### Aim
Reproduce the Conscrypt crash discussion below word for word and in full.

### Text shown

Most likely thing here, based on where and how it's crashing, is some kind of native heap corruption. Either in the app, okhttp or the version of Conscrypt shipping as a Mainline module .

That module is identical across Android 11 through 14, so if you're only seeing crashes on 13 then again it points to heap corruption as the native allocator changed between 12 and 13.

If you can consistently reproduce this, and are willing to share the code, then the best way forward is to open an Android bug at https://issuetracker.google.com/issues/new?component=190923&template=841312 and then we can try and debug it.

This issue is happening both on Android 12 and 13 devices. Does not seem to be related to changes in native heap allocator.
Since this is a segmentation fault, there can be one of the 3 possibilities : The crash could happen while

  • accessing an out-of-bound memory location
  • accessing invalid memory
  • writing to a read-only memory.
  • Do you have any idea if the library is getting into some bad state during a network call?

    Where can we see the conscrypt releases? This issue started happening from March 2023. Can we debug this better?

### Stored entries
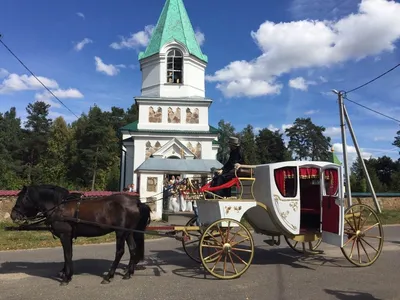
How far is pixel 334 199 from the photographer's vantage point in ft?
27.2

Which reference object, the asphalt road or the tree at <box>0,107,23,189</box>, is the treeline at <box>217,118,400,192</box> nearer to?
the tree at <box>0,107,23,189</box>

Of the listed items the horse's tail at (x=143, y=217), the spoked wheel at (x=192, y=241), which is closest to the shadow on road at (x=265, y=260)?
the spoked wheel at (x=192, y=241)

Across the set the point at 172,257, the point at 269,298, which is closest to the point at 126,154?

### Solution to the problem
Most likely thing here, based on where and how it's crashing, is some kind of native heap corruption. Either in the app, okhttp or the version of Conscrypt shipping as a Mainline module .

That module is identical across Android 11 through 14, so if you're only seeing crashes on 13 then again it points to heap corruption as the native allocator changed between 12 and 13.

If you can consistently reproduce this, and are willing to share the code, then the best way forward is to open an Android bug at https://issuetracker.google.com/issues/new?component=190923&template=841312 and then we can try and debug it.

This issue is happening both on Android 12 and 13 devices. Does not seem to be related to changes in native heap allocator.
Since this is a segmentation fault, there can be one of the 3 possibilities : The crash could happen while

  • accessing an out-of-bound memory location
  • accessing invalid memory
  • writing to a read-only memory.
  • Do you have any idea if the library is getting into some bad state during a network call?

    Where can we see the conscrypt releases? This issue started happening from March 2023. Can we debug this better?